## start Provided entries

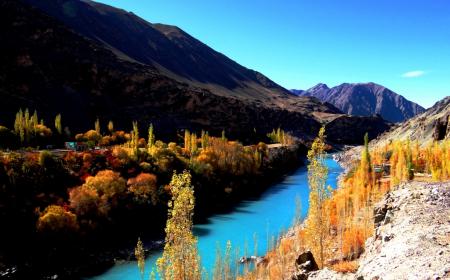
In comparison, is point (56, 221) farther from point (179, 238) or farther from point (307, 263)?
point (179, 238)

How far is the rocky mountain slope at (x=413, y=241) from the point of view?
540 inches

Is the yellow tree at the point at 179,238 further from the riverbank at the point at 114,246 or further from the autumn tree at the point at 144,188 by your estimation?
the autumn tree at the point at 144,188

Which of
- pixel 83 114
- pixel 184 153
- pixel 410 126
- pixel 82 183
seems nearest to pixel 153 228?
pixel 82 183

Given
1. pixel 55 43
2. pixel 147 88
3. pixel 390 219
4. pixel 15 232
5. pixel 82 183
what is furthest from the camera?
pixel 147 88

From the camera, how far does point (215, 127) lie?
14675 cm

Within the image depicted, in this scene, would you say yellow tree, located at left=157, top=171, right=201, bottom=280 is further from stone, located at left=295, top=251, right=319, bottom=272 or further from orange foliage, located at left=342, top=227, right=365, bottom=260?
orange foliage, located at left=342, top=227, right=365, bottom=260

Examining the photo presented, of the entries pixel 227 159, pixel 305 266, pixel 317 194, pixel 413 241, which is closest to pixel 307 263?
pixel 305 266

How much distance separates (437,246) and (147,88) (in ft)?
452

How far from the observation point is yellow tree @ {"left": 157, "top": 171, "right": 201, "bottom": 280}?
14.0m

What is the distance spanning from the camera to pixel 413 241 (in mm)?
16078

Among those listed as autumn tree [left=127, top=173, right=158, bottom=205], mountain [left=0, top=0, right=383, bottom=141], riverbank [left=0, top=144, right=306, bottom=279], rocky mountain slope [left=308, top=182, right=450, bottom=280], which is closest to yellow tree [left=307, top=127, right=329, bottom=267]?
rocky mountain slope [left=308, top=182, right=450, bottom=280]

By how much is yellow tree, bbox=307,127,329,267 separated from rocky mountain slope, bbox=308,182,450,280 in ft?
10.6

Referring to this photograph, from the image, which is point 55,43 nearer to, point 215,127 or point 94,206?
point 215,127

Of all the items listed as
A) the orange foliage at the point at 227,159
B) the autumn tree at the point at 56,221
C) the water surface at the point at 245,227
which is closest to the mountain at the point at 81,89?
the orange foliage at the point at 227,159
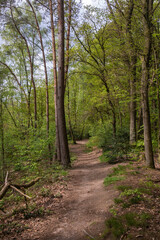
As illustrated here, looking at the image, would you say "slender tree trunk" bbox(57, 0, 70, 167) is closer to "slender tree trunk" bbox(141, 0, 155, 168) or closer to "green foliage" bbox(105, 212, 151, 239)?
"slender tree trunk" bbox(141, 0, 155, 168)

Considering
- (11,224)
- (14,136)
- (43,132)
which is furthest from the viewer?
(14,136)

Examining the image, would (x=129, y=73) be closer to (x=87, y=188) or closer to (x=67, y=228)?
(x=87, y=188)

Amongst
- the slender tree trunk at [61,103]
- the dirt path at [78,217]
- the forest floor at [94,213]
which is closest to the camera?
the forest floor at [94,213]

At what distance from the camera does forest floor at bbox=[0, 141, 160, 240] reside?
3.13 m

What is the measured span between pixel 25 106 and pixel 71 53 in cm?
1065

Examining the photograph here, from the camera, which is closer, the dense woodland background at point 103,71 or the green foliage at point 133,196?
the green foliage at point 133,196

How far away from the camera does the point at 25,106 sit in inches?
712

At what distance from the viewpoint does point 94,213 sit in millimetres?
4117

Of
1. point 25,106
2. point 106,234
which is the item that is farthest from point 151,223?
point 25,106

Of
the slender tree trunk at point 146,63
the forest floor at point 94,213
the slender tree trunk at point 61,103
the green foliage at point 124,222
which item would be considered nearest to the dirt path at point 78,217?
the forest floor at point 94,213

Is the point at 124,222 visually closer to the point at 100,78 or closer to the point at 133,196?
the point at 133,196

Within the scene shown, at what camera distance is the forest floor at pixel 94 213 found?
3128mm

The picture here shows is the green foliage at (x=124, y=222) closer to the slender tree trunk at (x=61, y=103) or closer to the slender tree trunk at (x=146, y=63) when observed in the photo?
the slender tree trunk at (x=146, y=63)

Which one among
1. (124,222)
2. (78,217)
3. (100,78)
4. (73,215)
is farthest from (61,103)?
(124,222)
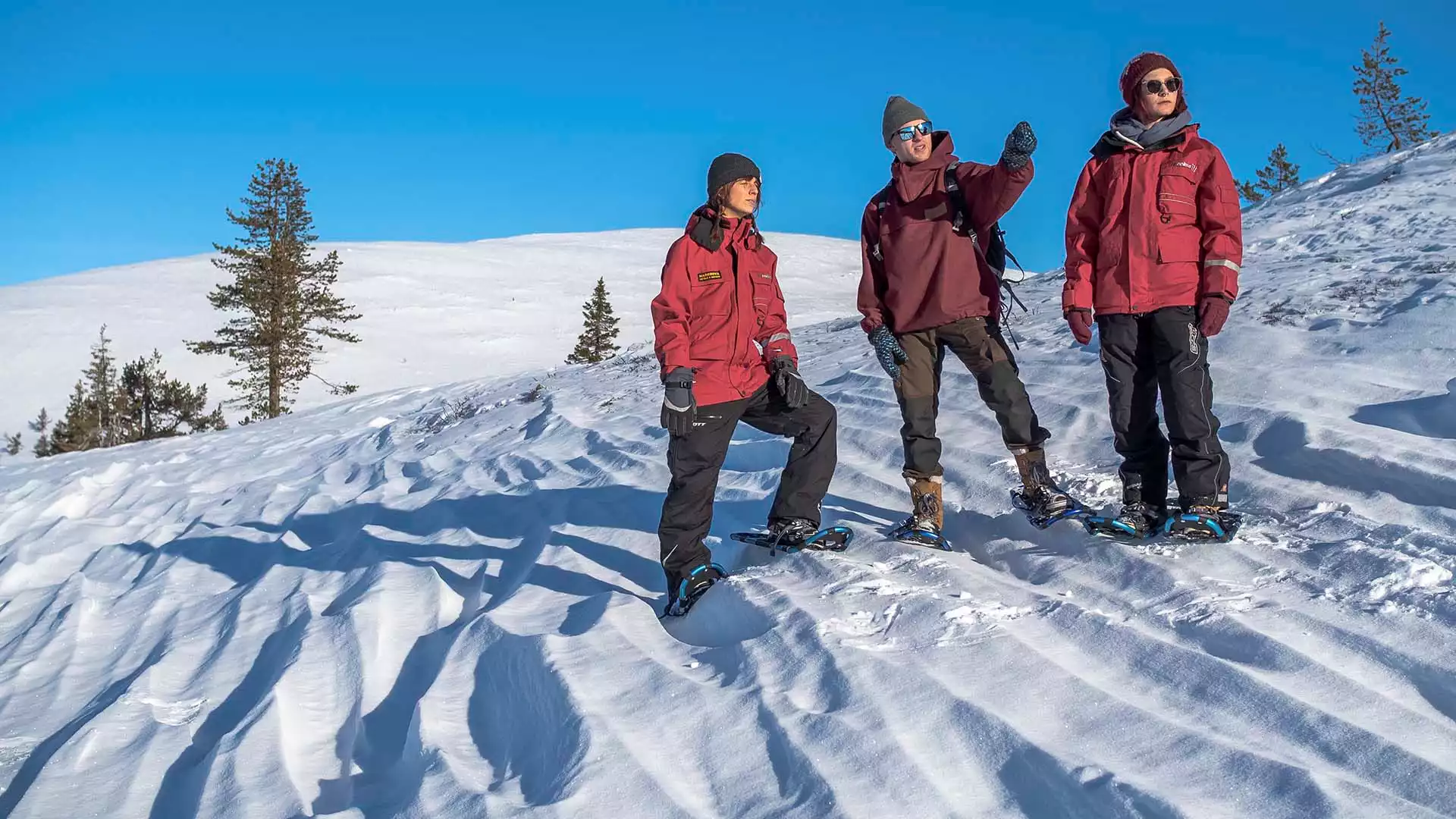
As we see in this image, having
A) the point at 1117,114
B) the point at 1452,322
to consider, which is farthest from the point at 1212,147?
the point at 1452,322

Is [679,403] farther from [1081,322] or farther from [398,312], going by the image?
[398,312]

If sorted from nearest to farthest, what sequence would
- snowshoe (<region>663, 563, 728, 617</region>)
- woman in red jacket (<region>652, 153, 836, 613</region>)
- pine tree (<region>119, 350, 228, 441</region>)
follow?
snowshoe (<region>663, 563, 728, 617</region>) < woman in red jacket (<region>652, 153, 836, 613</region>) < pine tree (<region>119, 350, 228, 441</region>)

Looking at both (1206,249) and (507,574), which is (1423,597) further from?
(507,574)

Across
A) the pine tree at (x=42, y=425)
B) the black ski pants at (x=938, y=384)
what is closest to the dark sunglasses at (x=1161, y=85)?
the black ski pants at (x=938, y=384)

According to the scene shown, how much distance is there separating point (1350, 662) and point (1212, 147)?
2202 millimetres

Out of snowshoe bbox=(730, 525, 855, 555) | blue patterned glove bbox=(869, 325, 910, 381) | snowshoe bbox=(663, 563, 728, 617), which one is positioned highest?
blue patterned glove bbox=(869, 325, 910, 381)

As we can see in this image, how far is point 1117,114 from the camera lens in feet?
14.3

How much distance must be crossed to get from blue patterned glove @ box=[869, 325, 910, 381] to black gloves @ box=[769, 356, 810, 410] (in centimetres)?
38

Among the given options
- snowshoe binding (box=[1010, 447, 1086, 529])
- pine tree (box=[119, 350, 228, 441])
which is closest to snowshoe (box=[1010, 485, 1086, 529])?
snowshoe binding (box=[1010, 447, 1086, 529])

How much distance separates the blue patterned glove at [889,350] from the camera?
Answer: 15.0ft

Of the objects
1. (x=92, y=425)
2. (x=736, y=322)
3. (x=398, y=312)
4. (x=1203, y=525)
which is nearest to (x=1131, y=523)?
(x=1203, y=525)

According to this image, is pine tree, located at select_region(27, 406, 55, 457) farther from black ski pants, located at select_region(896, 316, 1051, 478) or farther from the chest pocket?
the chest pocket

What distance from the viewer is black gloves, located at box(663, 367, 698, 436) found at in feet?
14.1

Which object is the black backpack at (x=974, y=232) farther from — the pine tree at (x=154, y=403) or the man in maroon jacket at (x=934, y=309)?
the pine tree at (x=154, y=403)
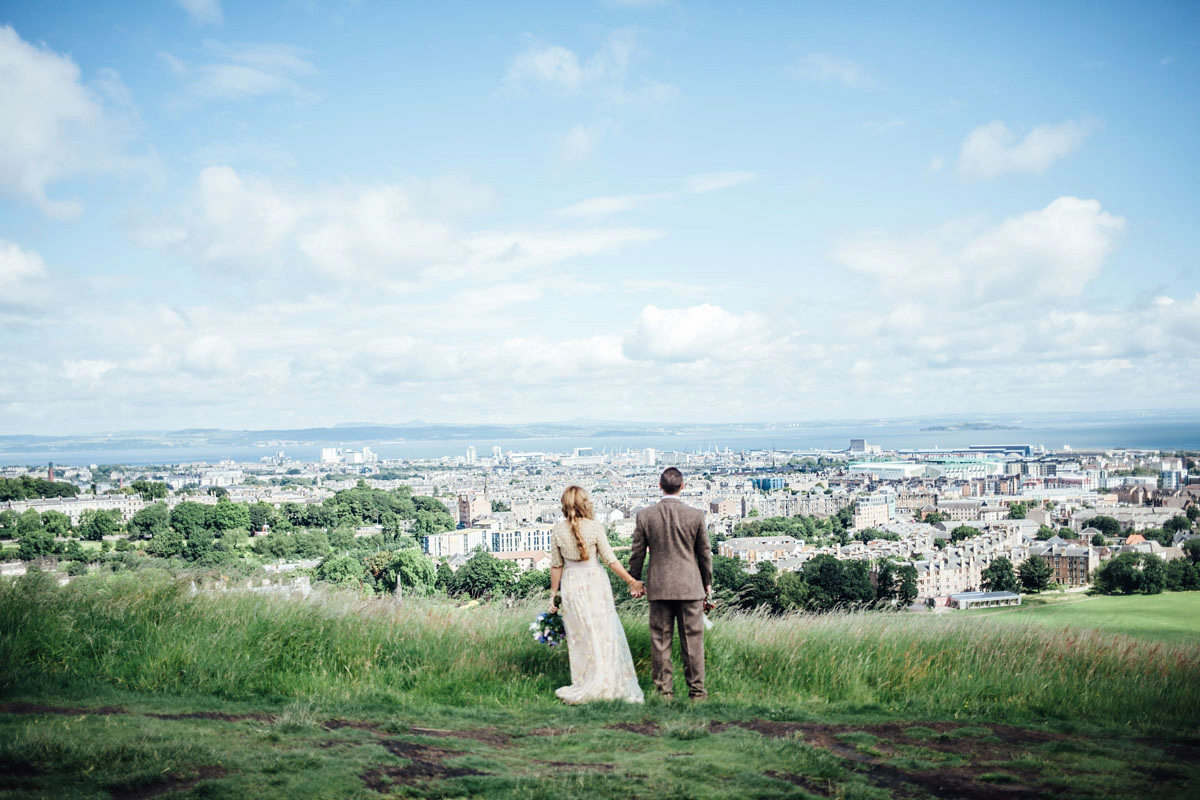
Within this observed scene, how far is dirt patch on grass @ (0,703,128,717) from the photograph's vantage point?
16.9 ft

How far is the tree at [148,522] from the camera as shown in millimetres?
53938

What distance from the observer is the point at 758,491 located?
11300 cm

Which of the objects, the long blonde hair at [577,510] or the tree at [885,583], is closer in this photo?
the long blonde hair at [577,510]

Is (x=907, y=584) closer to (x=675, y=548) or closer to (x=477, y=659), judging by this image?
(x=477, y=659)

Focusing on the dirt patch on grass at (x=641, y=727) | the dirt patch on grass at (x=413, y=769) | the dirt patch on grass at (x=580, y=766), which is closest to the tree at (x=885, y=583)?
the dirt patch on grass at (x=641, y=727)

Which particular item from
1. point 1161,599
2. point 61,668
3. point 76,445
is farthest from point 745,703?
point 76,445

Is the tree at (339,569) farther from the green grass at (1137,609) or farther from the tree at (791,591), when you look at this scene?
the green grass at (1137,609)

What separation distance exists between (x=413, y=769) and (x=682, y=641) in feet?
8.37

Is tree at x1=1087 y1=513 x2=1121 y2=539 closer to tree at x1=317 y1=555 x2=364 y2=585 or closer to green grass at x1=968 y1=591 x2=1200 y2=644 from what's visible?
green grass at x1=968 y1=591 x2=1200 y2=644

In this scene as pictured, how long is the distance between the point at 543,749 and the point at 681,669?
7.34ft

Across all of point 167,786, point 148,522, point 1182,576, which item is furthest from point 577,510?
point 148,522

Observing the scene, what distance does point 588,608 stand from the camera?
6.21 m

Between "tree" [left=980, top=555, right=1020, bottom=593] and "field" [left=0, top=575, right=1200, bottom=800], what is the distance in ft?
123

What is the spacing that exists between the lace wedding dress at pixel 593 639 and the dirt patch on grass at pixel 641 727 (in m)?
0.52
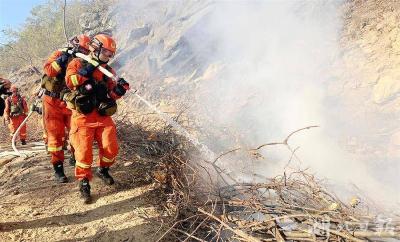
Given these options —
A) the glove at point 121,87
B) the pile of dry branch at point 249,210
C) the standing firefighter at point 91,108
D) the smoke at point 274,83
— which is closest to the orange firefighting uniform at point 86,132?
the standing firefighter at point 91,108

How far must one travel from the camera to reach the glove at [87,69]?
3805 mm

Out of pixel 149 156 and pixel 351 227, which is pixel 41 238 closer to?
pixel 149 156

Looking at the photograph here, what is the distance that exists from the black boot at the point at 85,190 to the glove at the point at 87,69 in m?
1.09

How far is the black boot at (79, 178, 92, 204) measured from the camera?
386 cm

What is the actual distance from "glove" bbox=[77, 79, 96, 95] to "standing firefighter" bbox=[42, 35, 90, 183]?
557 millimetres

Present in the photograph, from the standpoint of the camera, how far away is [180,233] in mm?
3336

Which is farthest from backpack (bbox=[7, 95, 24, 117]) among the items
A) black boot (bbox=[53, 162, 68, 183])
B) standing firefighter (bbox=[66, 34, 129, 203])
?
standing firefighter (bbox=[66, 34, 129, 203])

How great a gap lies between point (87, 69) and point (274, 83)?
16.0 ft

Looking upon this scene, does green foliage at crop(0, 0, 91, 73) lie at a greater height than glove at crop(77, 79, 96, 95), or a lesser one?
greater

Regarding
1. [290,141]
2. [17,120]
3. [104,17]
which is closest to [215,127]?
[290,141]

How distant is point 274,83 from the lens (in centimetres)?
787

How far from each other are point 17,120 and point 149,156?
5.71m

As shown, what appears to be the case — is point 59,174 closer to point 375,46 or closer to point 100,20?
point 375,46

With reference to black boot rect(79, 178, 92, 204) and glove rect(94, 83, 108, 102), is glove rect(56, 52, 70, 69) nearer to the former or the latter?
glove rect(94, 83, 108, 102)
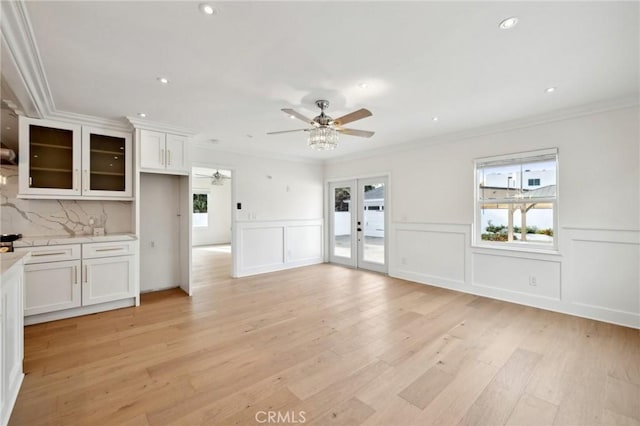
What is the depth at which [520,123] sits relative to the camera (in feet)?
12.8

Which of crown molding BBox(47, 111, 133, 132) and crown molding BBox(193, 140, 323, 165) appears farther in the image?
crown molding BBox(193, 140, 323, 165)

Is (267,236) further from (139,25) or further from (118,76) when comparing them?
(139,25)

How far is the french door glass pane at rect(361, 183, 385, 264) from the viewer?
595 centimetres

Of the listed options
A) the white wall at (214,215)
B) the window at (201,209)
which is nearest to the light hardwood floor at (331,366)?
the white wall at (214,215)

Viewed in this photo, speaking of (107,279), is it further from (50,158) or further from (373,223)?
(373,223)

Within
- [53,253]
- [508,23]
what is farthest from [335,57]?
[53,253]

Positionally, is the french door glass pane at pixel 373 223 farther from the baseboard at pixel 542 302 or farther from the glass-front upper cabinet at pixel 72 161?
the glass-front upper cabinet at pixel 72 161

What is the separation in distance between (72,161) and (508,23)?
16.0 ft

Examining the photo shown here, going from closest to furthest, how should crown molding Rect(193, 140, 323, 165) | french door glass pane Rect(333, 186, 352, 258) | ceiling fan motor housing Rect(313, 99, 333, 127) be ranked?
ceiling fan motor housing Rect(313, 99, 333, 127) → crown molding Rect(193, 140, 323, 165) → french door glass pane Rect(333, 186, 352, 258)

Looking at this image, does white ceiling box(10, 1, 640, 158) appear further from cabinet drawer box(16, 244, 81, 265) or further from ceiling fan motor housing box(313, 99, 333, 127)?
cabinet drawer box(16, 244, 81, 265)

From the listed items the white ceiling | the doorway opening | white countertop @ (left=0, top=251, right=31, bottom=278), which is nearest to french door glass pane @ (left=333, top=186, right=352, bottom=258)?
the white ceiling

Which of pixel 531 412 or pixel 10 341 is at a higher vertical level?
pixel 10 341

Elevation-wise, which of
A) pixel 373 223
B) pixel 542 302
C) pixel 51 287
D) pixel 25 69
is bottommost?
pixel 542 302

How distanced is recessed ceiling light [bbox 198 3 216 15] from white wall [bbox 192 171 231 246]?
9330 millimetres
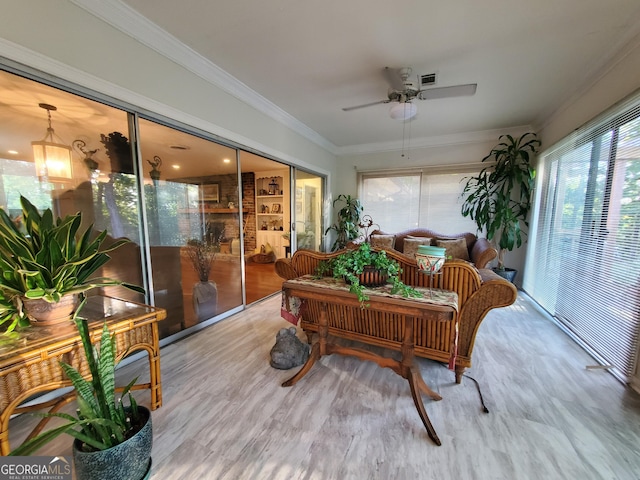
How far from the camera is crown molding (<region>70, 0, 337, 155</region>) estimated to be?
5.45 feet

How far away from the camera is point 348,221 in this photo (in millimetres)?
5102

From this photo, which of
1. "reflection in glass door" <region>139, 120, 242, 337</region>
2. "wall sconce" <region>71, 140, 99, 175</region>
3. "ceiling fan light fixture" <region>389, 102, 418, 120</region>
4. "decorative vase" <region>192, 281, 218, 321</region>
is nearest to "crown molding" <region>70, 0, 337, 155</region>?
"reflection in glass door" <region>139, 120, 242, 337</region>

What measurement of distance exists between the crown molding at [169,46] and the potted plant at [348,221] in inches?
96.5

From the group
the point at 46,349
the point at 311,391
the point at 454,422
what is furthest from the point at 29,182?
the point at 454,422

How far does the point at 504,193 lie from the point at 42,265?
5.50 meters

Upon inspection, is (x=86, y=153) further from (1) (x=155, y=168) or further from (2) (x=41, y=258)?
(2) (x=41, y=258)

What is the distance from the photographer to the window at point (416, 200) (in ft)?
14.9

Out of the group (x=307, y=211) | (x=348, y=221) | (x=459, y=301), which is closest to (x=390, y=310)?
(x=459, y=301)

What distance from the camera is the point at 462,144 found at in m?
4.44

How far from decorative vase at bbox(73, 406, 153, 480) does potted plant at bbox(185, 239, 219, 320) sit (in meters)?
1.69

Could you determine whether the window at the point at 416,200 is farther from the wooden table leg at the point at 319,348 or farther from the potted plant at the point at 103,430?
the potted plant at the point at 103,430

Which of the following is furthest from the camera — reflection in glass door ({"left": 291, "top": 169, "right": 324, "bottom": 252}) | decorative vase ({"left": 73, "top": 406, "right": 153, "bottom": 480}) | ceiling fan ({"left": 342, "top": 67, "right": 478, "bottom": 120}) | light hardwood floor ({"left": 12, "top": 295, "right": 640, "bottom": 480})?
reflection in glass door ({"left": 291, "top": 169, "right": 324, "bottom": 252})

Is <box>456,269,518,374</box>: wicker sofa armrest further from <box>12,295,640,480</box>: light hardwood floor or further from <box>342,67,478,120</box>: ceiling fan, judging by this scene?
<box>342,67,478,120</box>: ceiling fan

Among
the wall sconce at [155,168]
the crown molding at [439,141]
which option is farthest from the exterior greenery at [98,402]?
the crown molding at [439,141]
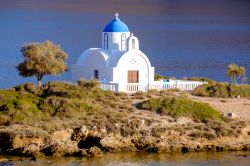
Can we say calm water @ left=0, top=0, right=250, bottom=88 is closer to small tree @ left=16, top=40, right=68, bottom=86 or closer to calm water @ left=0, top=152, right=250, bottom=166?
small tree @ left=16, top=40, right=68, bottom=86

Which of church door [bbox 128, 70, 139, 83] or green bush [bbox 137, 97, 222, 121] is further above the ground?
church door [bbox 128, 70, 139, 83]

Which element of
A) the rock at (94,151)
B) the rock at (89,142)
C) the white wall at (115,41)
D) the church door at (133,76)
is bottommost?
the rock at (94,151)

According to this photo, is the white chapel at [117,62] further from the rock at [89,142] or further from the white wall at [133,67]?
the rock at [89,142]

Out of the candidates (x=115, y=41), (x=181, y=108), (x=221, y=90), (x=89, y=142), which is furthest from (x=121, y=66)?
(x=89, y=142)

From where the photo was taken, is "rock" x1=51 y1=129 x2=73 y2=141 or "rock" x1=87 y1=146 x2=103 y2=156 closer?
"rock" x1=87 y1=146 x2=103 y2=156

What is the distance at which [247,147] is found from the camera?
4150 cm

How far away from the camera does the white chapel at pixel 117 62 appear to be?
48969 millimetres

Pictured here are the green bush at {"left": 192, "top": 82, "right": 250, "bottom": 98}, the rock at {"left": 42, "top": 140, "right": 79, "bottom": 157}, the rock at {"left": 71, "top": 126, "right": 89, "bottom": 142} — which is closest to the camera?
the rock at {"left": 42, "top": 140, "right": 79, "bottom": 157}

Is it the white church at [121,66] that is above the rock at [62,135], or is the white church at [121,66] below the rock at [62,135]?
above

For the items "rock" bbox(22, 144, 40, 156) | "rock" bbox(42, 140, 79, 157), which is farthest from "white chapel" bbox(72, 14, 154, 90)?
"rock" bbox(22, 144, 40, 156)

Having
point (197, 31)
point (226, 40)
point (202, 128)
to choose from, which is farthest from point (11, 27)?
point (202, 128)

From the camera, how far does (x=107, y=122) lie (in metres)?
42.2

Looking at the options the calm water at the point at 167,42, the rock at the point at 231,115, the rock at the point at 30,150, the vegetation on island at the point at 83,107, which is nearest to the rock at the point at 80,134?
the vegetation on island at the point at 83,107

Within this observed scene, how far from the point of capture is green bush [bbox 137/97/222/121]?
44000 mm
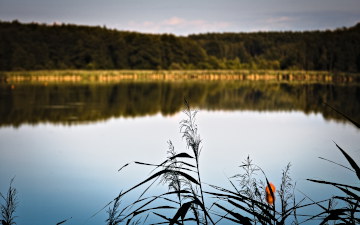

## end Provided entries

Determine how many lines of the items above contain the word "chest". Reply with the number alone.

2